Vestidos con largas e impolutas túnicas blancas, y reforzados con guantes y tapabocas, dos jóvenes frailes se aferran a un bidón repleto de aguapanela. Son las cinco de la tarde, del miércoles 13 de mayo, y la fila de comensales se va extendiendo en una cuadra sitiada por esqueletos de carros viejos y bodegas de reciclaje.
La escena ocurre en el occidente de Medellín, en una pequeña porción de calle dentro de un polígono delimitado por cuatro arterias viales: la carrera 65, la calle San Juan, la Autopista Sur y la Av. Bolivariana. El nombre del sector es tan diciente que parece justicia poética: Arrabal.
“Esto comenzó hace casi dos meses con la cuarentena.
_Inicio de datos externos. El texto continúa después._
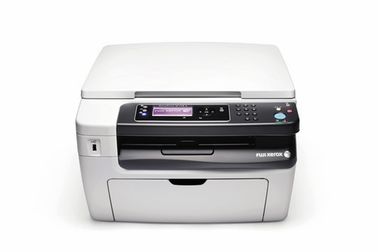 Good price Medizinische Ausrüstung Agfa/Fujis, Röntgenapparat, Thermal-Drucker Mechanismen Online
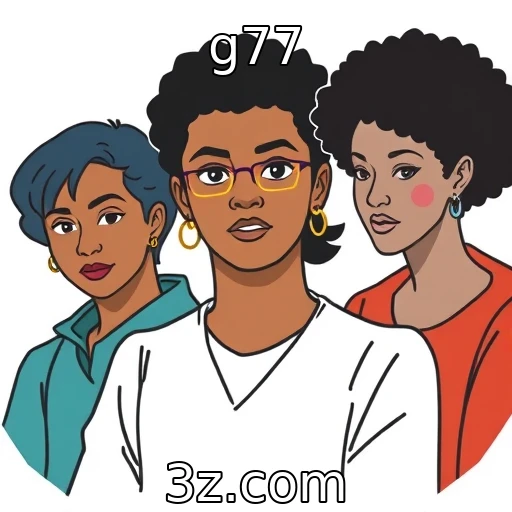 Desafios da inclusão na representação de personagens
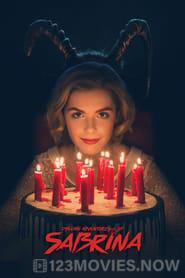 Chilling Adventures of Sabrina Season 1 Episode 17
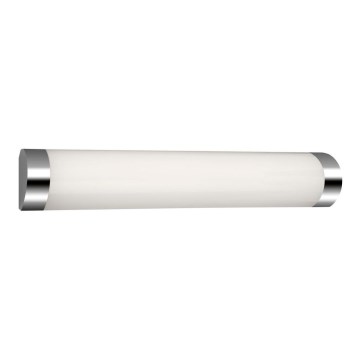 Brilo - Oświetlenie LED do łazienkowego lustra BATH LED/8W/230V IP44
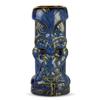 Owl Shape Tiki Mug Ceramic Cup Hot Sale Beer Cup Coffee Mug Tiki Cup Ceramic Crafts
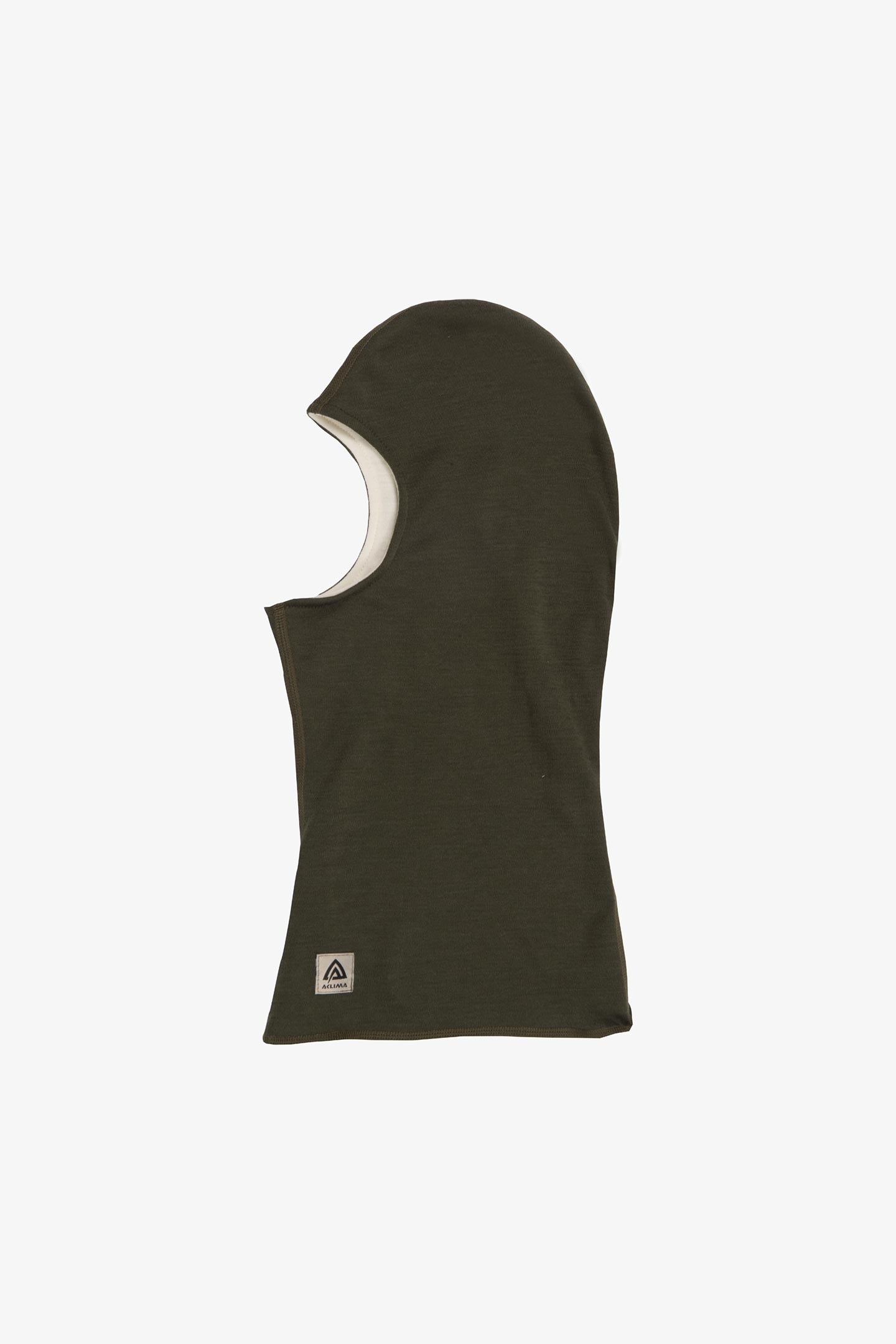 NULLUS Draped Balaclava 国内完売品 NULLUS Draped Balaclava 国内完売品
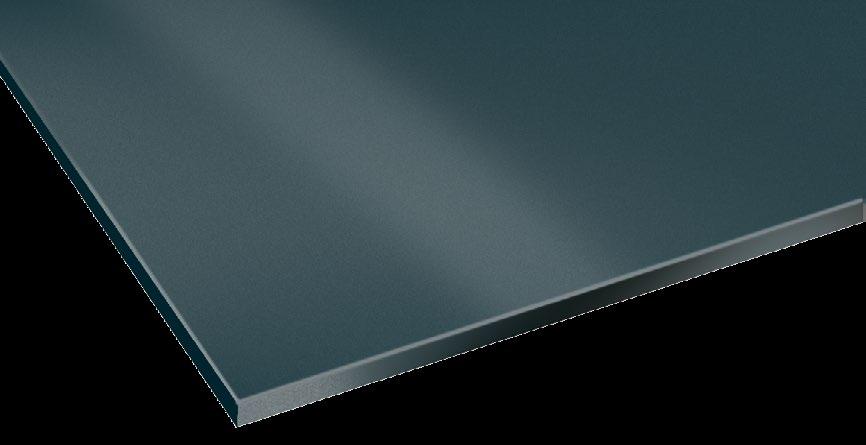 PŁYTY CHLOROPRENOWE CHLOROPRENE RUBBER SHEETS PŁYTY CHLOROPRENOWE wykonane są z kauczuku butadienowo-styrenowego (SBR) oraz chloropronowego (CR).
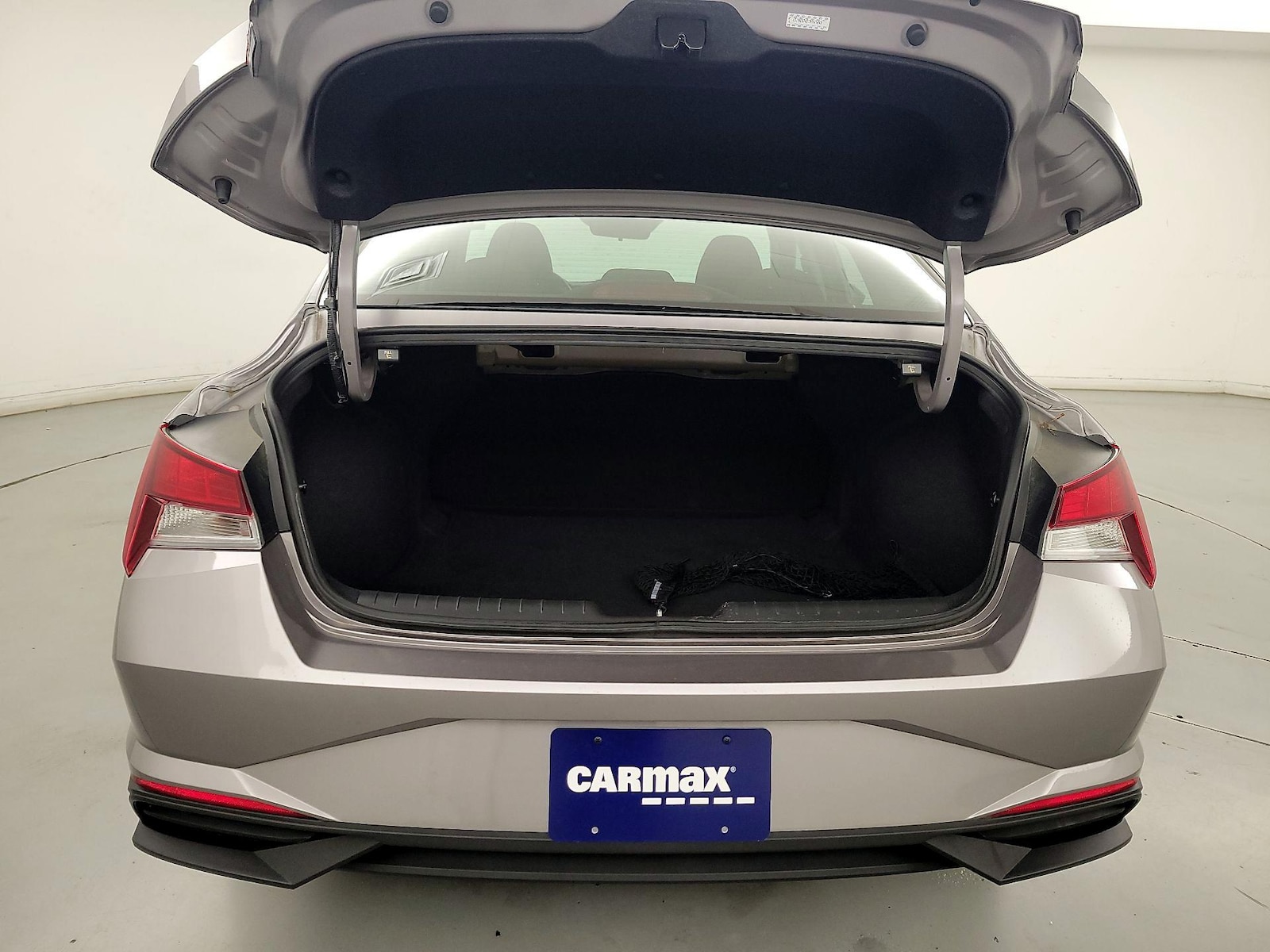 View 21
Empezamos a ver que en el sector pasaba mucha gente pidiendo ayuda y a medida que les dábamos comida la cosa fue creciendo y vea hoy como estamos. En promedio entregamos entre 190 y 200 raciones de alimentos para todo el que se acerque”, cuenta fray Alejandro Marín, uno de los mentores.
Junto al bidón de aguapanela reposa sobre un carrito de mercado una olla gigante que atesora el plato fuerte del día: una sopa humeante de lentejas con salchichón que los comensales agradecen y saborean hasta la última cucharada: “mi Dios le pague, padre”, dice uno de los más jóvenes antes de chocar el puño en señal de gratitud. No son padres (sacerdotes), son frailes pero nunca se detienen a explicar esa minucias.
“Ya habíamos trabajado con población vulnerable (tercera edad) como parte de la vocación de servicio, pero no acá en Medellín. Lo que hacemos no es un asunto religioso ni con fines políticos, es un asunto de humanidad. Al principio no fue fácil porque había algunos rencores entre quienes venían a comer, pero lo que estamos tratando de construir es una familiaridad y que ellos se sientan importantes cuando vienen acá”, cuenta Alejandro.
La población que los visita son en su mayoría recicladores y habitantes de calle, pero también se han acercado vecinos y migrantes que la están pasando mal. La política es que no hay excepciones: se le da comida al que la necesita.